## Source excerpt
++++++++

# Oil Lantern vs. Battery Lantern



## GatorDude

What's the advantage of an oil lantern versus a battery-powered lantern? Are oil lanterns safe to use inside?


----------



## sailaway

I have both, inside I would use battery opperated until they were gone then switch to oil. (CO emmission problems) Outside I would use oil until gone then switch to battery.


----------



## NaeKid

I also have both - but - I have propane lantern too.

I prefer my propane lantern (Coleman) that runs on the small 2lb disposable bottles or can be mounted to a full-size tank via their propane-tree. I will use my propane light inside my camper to burn off the chill / moisture before going to sleep if it is too warm to run the furnace.

Inside my house I would consider using the propane lantern for light, but, I prefer to use candles or led-based flashlights. The lanterns would be good for stationary light at the kitchen-table while playing games.


----------



## Expeditioner

I use both. Certain types of lamp fuel (kerosene) should not be used indoors unless the area is well ventilated.

I use rechargeable batteries and have a few small solar recharging units to help keep them powered up.


----------



## UncleJoe

We also have both as well as a wind-up lantern. For short term power outages, we light the oil lamps. If it looked like a long term event, I think we would use the battery or wind-up.

++++++++

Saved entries

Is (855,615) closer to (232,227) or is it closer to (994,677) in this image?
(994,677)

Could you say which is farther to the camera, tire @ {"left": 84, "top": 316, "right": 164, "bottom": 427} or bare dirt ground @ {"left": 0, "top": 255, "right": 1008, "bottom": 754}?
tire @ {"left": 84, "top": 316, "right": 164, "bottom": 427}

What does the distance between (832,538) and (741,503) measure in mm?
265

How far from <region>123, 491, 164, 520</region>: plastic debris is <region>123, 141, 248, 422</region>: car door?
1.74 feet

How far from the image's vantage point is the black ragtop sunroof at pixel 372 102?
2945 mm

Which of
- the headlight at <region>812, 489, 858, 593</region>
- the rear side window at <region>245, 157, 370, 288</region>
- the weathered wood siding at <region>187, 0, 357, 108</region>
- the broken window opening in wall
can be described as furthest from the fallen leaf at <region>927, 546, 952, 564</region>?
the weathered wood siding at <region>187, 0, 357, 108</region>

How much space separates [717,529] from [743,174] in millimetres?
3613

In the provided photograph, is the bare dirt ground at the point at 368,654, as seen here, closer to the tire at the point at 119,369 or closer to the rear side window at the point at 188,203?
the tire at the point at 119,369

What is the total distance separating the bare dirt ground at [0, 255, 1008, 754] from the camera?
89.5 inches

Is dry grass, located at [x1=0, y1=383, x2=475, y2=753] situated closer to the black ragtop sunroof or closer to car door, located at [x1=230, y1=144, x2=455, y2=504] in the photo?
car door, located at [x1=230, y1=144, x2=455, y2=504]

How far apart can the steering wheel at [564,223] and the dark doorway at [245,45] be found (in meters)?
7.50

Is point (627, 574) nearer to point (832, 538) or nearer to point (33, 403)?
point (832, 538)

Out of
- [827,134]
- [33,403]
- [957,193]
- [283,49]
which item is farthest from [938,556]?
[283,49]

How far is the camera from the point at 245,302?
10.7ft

++++++++

## Challenges
**1)** Answer these questions using the forum thread on oil and battery lanterns, not the material:
(a) What size of disposable bottle does NaeKid's Coleman propane lantern run on?
(b) What does Expeditioner use to help keep the rechargeable batteries powered up?
(c) What does UncleJoe's household light during short-term power outages?
**2)** Does each statement agree with the forum thread on oil and battery lanterns? Answer yes or no, and quote the words from the thread that decide it.
(a) Indoors, sailaway would use oil lanterns first and switch to battery ones later.
(b) Expeditioner says kerosene should not be used indoors unless the area is well ventilated.
(c) Inside the house, NaeKid prefers the propane lantern over candles for light.
**3)** Can you pick up the forum thread on oil and battery lanterns after its last post and write the next reply?

## Responses per task
**1)**
(a) The small 2lb disposable bottles.
(b) A few small solar recharging units.
(c) The oil lamps.

**2)**
(a) No: "inside I would use battery opperated until they were gone then switch to oil"
(b) Yes: "Certain types of lamp fuel (kerosene) should not be used indoors unless the area is well ventilated."
(c) No: "Inside my house I would consider using the propane lantern for light, but, I prefer to use candles or led-based flashlights."

**3)**
Not only would the CO have a chance to build up, but the burning oil will leave a film on everything in the room if it was used for an extended period of time.


----------



## Sam

Batteries are fine for light only but do wear out quickly, aren't easily recharged and are not very versatile.

CO emissions are really minimal with an oil lamp, and you would be hard pressed to suffocate yourself unless in a very small, very tight room.

Oil lamps can be run on many fuels, literally anything that can be poured and lit with a match. Cooking oil, diesel, melted lard, alcohol,take your pick.
Always adjust the wick for the cleanest burn and you should have a soot plate over the chimney. You can fashion one yourself from a pop can if need be.
Can be used for cooking, heating and light.
If you are desperate and only have gasoline available use it to thin something like motor oil and burn that.

Sam


----------



## Preet

Emissions mostly. The oil lantern could be more reliable as batteries can go bad once they are old whether they have been used or not.


----------



## xj35s

*this is my way...*

Check out these artsy and functional lamps. Safe indoors just don't tip them.....
Wildwood Survival - Wilderness Survival - Lights


----------



## SnakeDoc

We use both. But in SHTF you can cook and to some extent heat with a old style oil lamp.


----------



## bunkerbob

GatorDude said:


> What's the advantage of an oil lantern versus a battery-powered lantern? Are oil lanterns safe to use inside?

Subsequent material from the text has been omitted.